Based on this vision, eBay engineers wanted to reduce blindness, detect patterns and anomalies, and automate IT operations. The major hurdle was to identify all data sources and connect isolated management domains, an ideal task to be solved using a knowledge graph.
One of the first steps in developing a knowledge graph is to calculate the best application metrics and applied machine learning algorithms to automatically cluster the applications. We developed metrics that measured the popularity of applications based on real-time traffic flows and run-time dependencies.
Using this approach, eBay engineers could organize their service ecosystem in clusters (galaxies) based on how active they were. About 77% of the more than 3,000 eBay services turned out to belong to low-activity clusters, while 10% of the remaining, high-activity applications ended up located in an incorrect availability zone. This provided the first chance to improve customer experience by way of this novel approach. Other dimensions explored by eBay architecture knowledge graph are dependencies between services and criticality. A graph provides an immediate understanding of multi-dimensional relationships. For example, you can associate meaning to the thickness of arcs connecting nodes, to their color, or to node size.

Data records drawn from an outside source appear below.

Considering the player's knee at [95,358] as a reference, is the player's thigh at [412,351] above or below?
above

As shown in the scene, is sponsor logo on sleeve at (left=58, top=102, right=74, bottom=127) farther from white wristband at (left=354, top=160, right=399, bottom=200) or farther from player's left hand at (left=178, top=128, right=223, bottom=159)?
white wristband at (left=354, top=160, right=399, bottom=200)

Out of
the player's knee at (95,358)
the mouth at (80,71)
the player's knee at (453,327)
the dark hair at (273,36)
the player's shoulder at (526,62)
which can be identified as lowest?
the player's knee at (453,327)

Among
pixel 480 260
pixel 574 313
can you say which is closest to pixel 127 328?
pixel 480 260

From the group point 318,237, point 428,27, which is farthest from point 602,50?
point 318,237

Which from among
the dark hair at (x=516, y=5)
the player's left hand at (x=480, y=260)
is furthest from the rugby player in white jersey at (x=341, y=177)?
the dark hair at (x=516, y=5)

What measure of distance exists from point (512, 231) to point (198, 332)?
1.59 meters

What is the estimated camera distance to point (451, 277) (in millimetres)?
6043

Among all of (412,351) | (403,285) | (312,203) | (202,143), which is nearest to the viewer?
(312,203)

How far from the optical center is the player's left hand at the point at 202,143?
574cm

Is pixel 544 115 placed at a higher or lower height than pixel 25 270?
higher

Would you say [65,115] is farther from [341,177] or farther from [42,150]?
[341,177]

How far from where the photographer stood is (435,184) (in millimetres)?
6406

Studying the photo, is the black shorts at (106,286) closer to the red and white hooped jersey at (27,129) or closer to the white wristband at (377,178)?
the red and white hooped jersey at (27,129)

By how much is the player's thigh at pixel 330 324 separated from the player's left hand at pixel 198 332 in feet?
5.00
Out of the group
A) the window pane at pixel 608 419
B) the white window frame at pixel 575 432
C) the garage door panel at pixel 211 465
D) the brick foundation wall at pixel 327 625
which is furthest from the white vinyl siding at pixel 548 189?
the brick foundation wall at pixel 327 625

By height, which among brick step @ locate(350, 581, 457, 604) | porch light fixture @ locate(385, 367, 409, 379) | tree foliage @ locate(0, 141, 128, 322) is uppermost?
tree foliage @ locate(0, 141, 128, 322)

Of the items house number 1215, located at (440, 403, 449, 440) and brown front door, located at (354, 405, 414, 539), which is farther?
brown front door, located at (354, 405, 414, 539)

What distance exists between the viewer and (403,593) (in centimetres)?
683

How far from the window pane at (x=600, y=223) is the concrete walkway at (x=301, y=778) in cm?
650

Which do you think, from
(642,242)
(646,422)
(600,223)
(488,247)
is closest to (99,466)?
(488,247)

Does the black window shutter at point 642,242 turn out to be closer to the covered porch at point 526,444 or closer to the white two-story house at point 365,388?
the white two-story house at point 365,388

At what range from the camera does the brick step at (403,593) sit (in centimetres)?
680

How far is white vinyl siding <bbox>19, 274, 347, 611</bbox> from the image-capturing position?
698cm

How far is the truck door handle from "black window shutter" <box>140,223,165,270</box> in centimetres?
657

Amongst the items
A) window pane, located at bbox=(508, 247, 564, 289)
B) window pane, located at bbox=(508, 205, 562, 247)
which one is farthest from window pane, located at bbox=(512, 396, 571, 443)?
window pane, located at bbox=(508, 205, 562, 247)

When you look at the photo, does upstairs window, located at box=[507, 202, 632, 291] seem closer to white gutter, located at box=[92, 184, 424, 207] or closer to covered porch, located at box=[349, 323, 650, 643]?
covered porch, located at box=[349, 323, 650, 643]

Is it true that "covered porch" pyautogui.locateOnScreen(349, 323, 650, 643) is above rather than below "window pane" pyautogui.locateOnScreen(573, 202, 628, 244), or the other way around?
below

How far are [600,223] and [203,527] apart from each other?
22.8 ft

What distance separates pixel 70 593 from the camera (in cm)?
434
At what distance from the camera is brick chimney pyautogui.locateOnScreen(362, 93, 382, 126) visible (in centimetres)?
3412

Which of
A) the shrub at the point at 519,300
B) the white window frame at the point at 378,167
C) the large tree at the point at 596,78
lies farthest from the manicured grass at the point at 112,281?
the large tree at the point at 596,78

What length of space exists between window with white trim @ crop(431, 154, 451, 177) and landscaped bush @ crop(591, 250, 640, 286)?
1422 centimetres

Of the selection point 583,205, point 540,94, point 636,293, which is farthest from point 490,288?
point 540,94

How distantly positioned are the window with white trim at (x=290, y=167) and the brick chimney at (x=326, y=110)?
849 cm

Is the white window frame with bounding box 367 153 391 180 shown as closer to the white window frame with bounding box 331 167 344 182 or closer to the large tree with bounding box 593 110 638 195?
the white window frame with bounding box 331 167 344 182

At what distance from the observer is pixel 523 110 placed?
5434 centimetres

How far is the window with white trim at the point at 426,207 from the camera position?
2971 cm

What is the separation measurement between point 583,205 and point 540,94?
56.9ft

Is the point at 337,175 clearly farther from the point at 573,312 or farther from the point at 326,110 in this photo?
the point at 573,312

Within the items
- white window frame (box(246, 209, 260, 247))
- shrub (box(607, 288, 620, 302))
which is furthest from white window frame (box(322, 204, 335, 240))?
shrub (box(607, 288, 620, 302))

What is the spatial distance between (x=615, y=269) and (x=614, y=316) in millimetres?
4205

eBay knowledge graph is built automatically from the different data sources identified and can be searched using a custom graph search tool that dynamically generates a query for the graph. This is the base for providing customizable visualization, application metrics, and intelligent layering.
eBay engineers are already at work to add support for anomaly detection, whereby anomalies are represented as graph nodes, and to include service API metadata to further enhance the AI-related aspects of their knowledge graph.